People have until 4:30 p.m. Thursday to take a survey that will be used to help shape Owen Sound’s municipal cannabis policy statement.
Two open houses on the draft document, which the city hopes will influence where recreational pot shops can be located, were scheduled for Monday. No one attended the afternoon session and the evening event was cancelled due to the weather.
Community services director Pam Coulter said staff will decide after they know how many people completed the survey if another open house should be held.
“What I’m planning to do is look at the responses that we get through the online survey – and I don’t have those numbers yet – and then depending on if there’s much feedback there, craft the report to council with the recommendation on the final policy or go back to the public if I feel like we’re missing something or we need to redraft it and get more input,” she said Tuesday in an interview.

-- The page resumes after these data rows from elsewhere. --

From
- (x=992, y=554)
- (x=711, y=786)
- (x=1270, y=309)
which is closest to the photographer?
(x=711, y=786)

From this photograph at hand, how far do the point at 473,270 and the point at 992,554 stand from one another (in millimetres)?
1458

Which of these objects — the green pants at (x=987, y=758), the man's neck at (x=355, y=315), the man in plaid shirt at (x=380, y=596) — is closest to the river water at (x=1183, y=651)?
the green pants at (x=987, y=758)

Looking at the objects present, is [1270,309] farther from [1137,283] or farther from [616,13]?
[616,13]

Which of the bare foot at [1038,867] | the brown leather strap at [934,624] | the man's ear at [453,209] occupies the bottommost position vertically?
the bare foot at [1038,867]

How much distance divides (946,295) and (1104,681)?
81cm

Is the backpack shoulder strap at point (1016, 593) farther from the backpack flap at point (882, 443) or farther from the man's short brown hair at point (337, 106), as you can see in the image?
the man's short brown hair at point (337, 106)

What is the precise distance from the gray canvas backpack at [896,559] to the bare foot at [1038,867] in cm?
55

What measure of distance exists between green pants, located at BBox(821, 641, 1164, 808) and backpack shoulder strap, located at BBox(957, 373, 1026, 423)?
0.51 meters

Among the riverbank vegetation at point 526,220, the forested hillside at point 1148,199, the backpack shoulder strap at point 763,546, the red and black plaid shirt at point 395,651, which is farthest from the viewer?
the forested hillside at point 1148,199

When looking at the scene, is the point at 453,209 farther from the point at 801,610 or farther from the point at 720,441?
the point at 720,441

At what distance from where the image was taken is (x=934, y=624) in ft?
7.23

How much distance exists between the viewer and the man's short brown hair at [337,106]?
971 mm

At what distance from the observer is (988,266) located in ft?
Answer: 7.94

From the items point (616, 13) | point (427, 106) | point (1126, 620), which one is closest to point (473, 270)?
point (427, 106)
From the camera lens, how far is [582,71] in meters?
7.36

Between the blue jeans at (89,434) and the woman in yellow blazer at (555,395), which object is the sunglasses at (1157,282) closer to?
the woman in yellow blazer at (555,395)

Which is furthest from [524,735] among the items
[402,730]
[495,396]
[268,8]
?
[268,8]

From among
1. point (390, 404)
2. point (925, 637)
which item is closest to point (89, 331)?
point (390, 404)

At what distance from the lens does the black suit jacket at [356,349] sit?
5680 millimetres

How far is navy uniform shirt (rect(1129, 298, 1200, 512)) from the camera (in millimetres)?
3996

Coulter said she believes the policy, once approved by council, will have to be updated and adjusted occasionally as the city’s landscape changes.
“At least this will be a good starting point and we’ll continue to monitor and evaluate this as it’s implemented in other communities too,” she said.
“We have a bit of time to see how it’s going and maybe get some of the bugs ironed out before Owen Sound will be in the group eligible for a store.”
Owen Sound council voted Dec. 17 to opt in to allowing legal recreational cannabis retail stores in the city.
Just days earlier, the province announced that only 25 licences will initially be issued across Ontario through a lottery process for stores that can open April 1. It did not mention when a second round will be granted.
The province said no stores will be allowed in the first round in municipalities with less than 50,000 people.
The city’s municipal cannabis policy statement will identify “locally sensitive land uses” in Owen Sound near where the community thinks the stores shouldn’t be located as well as a recommended buffer zone around such places.
The city can then use the document as its comments to the Alcohol & Gaming Commission of Ontario, the province’s regulator for private retail cannabis, when the agency receives an application for a store in Owen Sound.
The sensitive uses identified in the draft statement so far include 22 churches, nine daycare centres and three bars as well as the Julie McArthur Regional Recreation Centre, Harry Lumley Bayshore Community Centre, the library, health unit, Owen Sound medical clinic, LCBO and Beer Store, addiction treatment facilities and group homes.
The draft recommends a 70-metre buffer zone around those locations.
Provincial regulations require the stores to be at least 150 metres from any school.
There is no regulatory requirement for the AGCO to adhere to a community’s policy statement when deciding on a cannabis store application.
The agency has told municipalities that comments on applications must related to “matters of public interest,” such as protecting public health and safety, protecting youth and restricting their access to cannabis and preventing illicit activities in relation to cannabis.
The draft statement and survey can be found at owensound.ca/retailcannabis. Copies are also available at city hall.